— Given task —
Write out every line from the one containing "In this scene, which" down to the one containing "63.7 inches", both included, with nothing changed.

START Provided material

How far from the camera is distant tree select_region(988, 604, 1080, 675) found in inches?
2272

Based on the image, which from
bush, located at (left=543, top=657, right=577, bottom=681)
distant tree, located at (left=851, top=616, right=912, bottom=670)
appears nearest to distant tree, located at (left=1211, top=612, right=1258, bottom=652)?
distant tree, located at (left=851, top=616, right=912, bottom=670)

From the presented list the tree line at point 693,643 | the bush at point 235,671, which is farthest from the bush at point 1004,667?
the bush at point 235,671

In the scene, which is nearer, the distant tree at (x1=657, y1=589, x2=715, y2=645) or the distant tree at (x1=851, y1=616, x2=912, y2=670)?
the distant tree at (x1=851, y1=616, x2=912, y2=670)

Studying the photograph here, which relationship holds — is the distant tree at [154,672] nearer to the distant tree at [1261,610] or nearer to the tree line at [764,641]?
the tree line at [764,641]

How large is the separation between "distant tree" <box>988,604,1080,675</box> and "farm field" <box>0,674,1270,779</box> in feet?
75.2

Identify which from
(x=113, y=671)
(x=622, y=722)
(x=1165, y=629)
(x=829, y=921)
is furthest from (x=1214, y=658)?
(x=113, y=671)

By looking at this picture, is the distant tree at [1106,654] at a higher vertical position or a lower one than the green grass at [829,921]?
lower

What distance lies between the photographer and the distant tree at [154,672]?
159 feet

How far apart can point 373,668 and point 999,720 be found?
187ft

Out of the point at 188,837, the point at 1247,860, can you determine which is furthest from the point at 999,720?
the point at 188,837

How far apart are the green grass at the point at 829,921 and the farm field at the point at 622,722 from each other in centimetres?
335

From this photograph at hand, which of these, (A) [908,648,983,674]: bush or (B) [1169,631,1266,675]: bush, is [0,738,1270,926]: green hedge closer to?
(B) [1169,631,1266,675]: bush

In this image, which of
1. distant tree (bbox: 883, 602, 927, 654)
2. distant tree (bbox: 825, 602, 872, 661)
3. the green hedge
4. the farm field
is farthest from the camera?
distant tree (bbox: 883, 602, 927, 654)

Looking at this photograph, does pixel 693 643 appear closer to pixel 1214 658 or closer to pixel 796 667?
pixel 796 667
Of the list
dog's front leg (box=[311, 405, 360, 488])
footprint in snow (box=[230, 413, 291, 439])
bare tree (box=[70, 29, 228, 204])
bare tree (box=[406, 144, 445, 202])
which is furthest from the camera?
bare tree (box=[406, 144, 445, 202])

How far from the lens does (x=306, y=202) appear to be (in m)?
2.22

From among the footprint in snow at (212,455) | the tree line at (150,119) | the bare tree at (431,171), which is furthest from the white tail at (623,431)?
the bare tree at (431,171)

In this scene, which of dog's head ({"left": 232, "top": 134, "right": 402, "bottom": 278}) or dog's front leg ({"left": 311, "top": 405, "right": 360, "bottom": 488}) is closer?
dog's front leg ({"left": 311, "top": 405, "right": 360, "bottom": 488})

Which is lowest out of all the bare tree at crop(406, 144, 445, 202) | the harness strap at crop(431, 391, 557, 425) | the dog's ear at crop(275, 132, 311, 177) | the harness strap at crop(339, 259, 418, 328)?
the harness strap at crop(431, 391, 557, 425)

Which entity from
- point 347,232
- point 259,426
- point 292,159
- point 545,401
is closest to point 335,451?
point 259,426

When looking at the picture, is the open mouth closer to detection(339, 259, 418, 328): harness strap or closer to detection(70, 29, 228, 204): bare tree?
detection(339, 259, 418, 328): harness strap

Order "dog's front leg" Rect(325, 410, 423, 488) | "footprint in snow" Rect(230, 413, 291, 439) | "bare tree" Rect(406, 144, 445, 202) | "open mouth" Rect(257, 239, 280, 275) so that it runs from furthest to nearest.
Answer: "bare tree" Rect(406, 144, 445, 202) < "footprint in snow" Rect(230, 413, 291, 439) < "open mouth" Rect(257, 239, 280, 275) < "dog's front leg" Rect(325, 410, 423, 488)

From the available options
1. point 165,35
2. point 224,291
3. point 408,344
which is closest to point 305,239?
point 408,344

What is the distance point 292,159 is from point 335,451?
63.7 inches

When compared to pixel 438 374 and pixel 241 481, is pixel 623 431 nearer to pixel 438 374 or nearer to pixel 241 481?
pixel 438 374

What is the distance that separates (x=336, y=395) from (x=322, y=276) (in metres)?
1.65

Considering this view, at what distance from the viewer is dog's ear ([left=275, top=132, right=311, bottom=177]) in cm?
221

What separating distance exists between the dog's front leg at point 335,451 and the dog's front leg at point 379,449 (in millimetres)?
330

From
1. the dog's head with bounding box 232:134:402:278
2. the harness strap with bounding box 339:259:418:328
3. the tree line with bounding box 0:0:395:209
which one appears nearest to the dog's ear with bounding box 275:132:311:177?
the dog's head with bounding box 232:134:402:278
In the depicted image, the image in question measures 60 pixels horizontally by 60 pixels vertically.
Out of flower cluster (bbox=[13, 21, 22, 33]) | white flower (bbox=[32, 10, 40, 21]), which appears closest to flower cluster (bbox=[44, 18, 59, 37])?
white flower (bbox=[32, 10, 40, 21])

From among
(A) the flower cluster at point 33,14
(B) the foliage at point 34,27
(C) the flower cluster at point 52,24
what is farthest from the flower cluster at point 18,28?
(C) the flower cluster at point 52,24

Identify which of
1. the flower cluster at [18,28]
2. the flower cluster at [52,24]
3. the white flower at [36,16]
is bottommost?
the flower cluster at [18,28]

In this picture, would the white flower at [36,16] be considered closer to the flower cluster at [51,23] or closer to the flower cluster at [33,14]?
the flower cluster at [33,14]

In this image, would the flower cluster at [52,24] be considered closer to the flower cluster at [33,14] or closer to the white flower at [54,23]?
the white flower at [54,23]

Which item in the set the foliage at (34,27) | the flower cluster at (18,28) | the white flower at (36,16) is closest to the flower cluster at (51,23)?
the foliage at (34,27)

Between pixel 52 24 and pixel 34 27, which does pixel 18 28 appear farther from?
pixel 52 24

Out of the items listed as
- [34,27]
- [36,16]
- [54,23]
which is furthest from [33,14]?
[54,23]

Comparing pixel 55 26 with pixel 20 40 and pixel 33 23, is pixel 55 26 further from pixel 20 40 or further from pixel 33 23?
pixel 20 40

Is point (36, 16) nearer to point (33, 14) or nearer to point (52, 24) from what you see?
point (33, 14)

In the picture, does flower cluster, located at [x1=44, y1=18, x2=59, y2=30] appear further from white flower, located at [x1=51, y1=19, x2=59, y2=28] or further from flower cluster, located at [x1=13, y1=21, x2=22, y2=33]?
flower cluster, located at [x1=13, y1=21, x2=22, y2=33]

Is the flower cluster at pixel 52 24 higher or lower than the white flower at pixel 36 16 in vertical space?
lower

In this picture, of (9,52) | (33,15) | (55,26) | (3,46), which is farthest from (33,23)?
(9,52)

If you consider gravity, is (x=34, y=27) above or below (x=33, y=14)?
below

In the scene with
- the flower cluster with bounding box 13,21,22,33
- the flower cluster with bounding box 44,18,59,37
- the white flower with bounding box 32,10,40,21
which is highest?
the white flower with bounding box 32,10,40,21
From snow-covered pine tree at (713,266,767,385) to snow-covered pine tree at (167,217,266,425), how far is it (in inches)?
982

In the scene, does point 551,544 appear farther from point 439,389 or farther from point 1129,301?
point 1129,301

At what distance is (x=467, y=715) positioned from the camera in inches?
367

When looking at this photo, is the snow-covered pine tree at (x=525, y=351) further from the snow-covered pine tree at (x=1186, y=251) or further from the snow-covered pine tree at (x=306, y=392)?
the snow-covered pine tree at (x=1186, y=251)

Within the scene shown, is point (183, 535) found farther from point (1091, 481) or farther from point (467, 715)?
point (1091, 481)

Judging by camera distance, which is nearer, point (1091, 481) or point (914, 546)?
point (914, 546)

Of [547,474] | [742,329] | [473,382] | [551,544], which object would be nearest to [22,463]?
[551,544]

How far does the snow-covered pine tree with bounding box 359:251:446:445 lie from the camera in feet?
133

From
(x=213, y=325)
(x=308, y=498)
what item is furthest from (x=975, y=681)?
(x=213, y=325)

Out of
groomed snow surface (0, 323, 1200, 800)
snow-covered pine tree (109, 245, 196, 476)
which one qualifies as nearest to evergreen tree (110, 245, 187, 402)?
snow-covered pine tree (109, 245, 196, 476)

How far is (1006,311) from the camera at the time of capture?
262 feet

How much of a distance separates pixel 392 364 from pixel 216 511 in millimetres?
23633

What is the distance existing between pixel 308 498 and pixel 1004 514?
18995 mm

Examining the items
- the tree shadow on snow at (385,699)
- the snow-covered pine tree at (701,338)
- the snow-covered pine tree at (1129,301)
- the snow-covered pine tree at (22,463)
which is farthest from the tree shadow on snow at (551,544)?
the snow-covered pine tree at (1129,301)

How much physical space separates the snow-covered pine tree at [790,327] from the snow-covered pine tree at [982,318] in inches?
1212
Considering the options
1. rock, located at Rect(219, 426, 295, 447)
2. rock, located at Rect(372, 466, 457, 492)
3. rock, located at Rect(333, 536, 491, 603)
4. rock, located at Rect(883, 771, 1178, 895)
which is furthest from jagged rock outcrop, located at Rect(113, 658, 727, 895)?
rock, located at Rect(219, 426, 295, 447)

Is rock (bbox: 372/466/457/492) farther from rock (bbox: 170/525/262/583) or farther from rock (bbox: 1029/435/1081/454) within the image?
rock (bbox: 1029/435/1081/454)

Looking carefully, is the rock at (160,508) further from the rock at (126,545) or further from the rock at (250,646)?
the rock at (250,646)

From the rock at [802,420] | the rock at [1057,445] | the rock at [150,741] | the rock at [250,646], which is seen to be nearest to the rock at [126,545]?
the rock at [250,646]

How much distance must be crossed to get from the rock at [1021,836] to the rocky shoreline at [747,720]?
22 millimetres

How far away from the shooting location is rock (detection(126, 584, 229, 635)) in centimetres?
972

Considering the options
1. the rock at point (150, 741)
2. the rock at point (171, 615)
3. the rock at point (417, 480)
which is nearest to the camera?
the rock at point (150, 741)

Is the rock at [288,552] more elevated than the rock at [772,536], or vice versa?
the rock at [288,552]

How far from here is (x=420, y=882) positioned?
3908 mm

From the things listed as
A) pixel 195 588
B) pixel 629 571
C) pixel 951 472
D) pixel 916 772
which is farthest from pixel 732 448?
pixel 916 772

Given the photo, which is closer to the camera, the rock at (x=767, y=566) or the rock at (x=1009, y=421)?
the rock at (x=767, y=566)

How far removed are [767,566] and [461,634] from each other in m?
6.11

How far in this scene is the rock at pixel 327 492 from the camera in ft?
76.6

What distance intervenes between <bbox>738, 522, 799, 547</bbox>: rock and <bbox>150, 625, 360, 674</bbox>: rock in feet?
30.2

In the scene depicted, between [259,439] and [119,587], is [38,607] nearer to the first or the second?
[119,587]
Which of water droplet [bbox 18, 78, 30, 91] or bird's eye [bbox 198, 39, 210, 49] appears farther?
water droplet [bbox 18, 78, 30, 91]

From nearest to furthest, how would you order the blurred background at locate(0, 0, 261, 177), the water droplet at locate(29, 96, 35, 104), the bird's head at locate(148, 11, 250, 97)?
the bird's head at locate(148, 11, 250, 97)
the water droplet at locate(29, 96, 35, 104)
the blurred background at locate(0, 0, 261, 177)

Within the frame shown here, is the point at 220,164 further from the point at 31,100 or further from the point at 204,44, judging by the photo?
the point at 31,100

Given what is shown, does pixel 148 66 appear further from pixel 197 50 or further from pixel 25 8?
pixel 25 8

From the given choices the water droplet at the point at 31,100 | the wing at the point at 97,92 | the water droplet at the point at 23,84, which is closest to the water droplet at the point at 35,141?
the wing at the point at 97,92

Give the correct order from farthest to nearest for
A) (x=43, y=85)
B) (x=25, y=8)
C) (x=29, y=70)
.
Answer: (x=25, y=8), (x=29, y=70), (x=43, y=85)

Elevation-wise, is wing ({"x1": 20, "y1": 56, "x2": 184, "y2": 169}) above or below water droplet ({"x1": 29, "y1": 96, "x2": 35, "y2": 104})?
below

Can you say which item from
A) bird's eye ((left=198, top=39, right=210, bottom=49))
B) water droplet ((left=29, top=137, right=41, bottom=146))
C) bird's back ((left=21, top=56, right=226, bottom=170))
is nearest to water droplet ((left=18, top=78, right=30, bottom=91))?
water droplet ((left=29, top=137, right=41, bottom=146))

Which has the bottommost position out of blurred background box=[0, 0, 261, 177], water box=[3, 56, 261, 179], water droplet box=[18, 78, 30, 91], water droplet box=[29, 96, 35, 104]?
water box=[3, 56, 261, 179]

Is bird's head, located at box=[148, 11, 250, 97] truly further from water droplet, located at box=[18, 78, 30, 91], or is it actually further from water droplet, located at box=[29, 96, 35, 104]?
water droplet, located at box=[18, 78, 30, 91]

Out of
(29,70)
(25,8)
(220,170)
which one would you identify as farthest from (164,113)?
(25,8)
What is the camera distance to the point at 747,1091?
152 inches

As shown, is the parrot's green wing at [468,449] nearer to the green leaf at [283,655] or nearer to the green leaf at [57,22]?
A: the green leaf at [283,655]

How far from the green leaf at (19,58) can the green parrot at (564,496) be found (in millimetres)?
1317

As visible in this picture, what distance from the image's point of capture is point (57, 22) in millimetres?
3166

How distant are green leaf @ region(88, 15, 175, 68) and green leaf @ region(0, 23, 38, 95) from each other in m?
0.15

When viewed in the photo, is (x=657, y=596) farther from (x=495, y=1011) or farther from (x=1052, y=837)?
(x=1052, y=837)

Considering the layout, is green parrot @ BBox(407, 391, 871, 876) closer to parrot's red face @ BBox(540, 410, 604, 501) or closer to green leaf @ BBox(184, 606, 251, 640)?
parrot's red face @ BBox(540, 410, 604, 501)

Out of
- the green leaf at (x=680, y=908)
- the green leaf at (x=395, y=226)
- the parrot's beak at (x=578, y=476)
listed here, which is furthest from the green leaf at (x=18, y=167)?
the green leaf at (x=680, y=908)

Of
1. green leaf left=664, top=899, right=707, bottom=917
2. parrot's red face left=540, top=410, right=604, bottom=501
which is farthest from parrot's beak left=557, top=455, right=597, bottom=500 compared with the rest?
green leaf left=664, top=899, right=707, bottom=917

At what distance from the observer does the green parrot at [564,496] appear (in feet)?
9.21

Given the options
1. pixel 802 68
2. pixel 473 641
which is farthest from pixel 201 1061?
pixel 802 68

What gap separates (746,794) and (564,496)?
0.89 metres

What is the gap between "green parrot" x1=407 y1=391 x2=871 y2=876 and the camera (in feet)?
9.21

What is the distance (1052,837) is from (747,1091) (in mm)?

END Provided material

— Result below —
In this scene, which of dog's head ({"left": 232, "top": 134, "right": 402, "bottom": 278}) or dog's front leg ({"left": 311, "top": 405, "right": 360, "bottom": 488}) is closer?
dog's front leg ({"left": 311, "top": 405, "right": 360, "bottom": 488})

Which is lowest out of all the bare tree at crop(406, 144, 445, 202) | the harness strap at crop(431, 391, 557, 425) | the dog's ear at crop(275, 132, 311, 177) | the harness strap at crop(339, 259, 418, 328)?
the harness strap at crop(431, 391, 557, 425)

Which entity from
- point 347,232
- point 259,426
- point 292,159
- point 545,401
is closest to point 335,451?
point 259,426

When looking at the picture, is the open mouth closer to detection(339, 259, 418, 328): harness strap or closer to detection(70, 29, 228, 204): bare tree?
detection(339, 259, 418, 328): harness strap

Order "dog's front leg" Rect(325, 410, 423, 488) | "footprint in snow" Rect(230, 413, 291, 439) | "bare tree" Rect(406, 144, 445, 202) | "open mouth" Rect(257, 239, 280, 275) so that it runs from furthest to nearest.
Answer: "bare tree" Rect(406, 144, 445, 202) < "footprint in snow" Rect(230, 413, 291, 439) < "open mouth" Rect(257, 239, 280, 275) < "dog's front leg" Rect(325, 410, 423, 488)

From the available options
1. point 165,35
2. point 224,291
3. point 408,344
which is closest to point 305,239?
point 408,344

What is the distance point 292,159 is from point 335,451?
63.7 inches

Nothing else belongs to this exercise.